_YOUR GOAL:_ Look through the records below for the line holding "site 749, 2012-10-11". Write it out exactly, with each following line through the line holding "common name: petrel".

(Stored data entries)
»»
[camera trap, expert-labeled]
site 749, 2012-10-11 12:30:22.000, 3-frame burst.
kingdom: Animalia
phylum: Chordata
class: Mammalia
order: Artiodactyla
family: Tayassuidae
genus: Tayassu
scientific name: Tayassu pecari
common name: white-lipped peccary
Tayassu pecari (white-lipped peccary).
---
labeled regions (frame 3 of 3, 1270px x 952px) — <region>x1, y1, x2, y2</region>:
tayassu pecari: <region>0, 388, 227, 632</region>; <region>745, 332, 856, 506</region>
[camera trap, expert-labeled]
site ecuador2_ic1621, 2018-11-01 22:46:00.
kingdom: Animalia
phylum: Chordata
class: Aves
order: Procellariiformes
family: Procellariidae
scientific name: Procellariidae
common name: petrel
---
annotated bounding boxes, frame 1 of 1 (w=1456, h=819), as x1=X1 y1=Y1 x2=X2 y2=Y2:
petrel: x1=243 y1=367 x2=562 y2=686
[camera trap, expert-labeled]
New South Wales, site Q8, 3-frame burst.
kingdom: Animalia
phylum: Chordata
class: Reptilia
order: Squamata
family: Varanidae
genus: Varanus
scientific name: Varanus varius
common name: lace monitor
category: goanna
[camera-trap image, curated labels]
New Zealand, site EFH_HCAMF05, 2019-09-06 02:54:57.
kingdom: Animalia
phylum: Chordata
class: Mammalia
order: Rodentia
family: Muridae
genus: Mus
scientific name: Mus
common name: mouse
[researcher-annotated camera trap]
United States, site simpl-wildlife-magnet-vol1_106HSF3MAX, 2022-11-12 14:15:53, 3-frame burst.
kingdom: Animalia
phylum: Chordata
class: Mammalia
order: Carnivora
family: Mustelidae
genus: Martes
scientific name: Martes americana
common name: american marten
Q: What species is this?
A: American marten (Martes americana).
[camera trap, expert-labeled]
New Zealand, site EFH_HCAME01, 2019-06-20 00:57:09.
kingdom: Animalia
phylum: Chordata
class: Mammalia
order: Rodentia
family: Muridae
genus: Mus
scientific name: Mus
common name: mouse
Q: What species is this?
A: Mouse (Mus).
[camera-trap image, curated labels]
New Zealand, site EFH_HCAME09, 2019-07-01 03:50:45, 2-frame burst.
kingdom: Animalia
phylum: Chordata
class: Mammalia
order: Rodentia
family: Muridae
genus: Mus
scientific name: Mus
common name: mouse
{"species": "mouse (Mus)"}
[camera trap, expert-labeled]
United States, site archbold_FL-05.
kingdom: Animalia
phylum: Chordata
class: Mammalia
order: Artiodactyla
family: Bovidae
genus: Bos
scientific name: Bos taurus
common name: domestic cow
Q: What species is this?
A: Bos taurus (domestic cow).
««
_ANSWER FOR THIS EXERCISE:_
site 749, 2012-10-11 12:30:22.000, 3-frame burst.
kingdom: Animalia
phylum: Chordata
class: Mammalia
order: Artiodactyla
family: Tayassuidae
genus: Tayassu
scientific name: Tayassu pecari
common name: white-lipped peccary
Tayassu pecari (white-lipped peccary).
---
labeled regions (frame 3 of 3, 1270px x 952px) — <region>x1, y1, x2, y2</region>:
tayassu pecari: <region>0, 388, 227, 632</region>; <region>745, 332, 856, 506</region>
[camera trap, expert-labeled]
site ecuador2_ic1621, 2018-11-01 22:46:00.
kingdom: Animalia
phylum: Chordata
class: Aves
order: Procellariiformes
family: Procellariidae
scientific name: Procellariidae
common name: petrel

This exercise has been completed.